## BEGIN

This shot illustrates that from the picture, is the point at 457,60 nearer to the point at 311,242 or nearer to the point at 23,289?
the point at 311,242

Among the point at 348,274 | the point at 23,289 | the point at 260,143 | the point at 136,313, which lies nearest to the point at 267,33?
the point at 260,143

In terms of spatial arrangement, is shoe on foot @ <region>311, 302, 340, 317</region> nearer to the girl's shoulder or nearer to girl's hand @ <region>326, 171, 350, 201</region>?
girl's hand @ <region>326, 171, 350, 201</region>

## END

### Task prompt
Lay out the entries above as a two-column CSV with the header columns "prompt" and "reply" and one row per entry. Put each entry's text and its answer in their own quoted fields, replacing any line breaks with spaces.

### Final answer
prompt,reply
"This shot illustrates that from the picture, is the point at 457,60 nearer to the point at 311,242 or nearer to the point at 23,289?","the point at 311,242"
"Among the point at 348,274 | the point at 23,289 | the point at 260,143 | the point at 136,313, which lies nearest to the point at 267,33?","the point at 260,143"
"In terms of spatial arrangement, is shoe on foot @ <region>311, 302, 340, 317</region> nearer to the girl's shoulder or nearer to girl's hand @ <region>326, 171, 350, 201</region>?","girl's hand @ <region>326, 171, 350, 201</region>"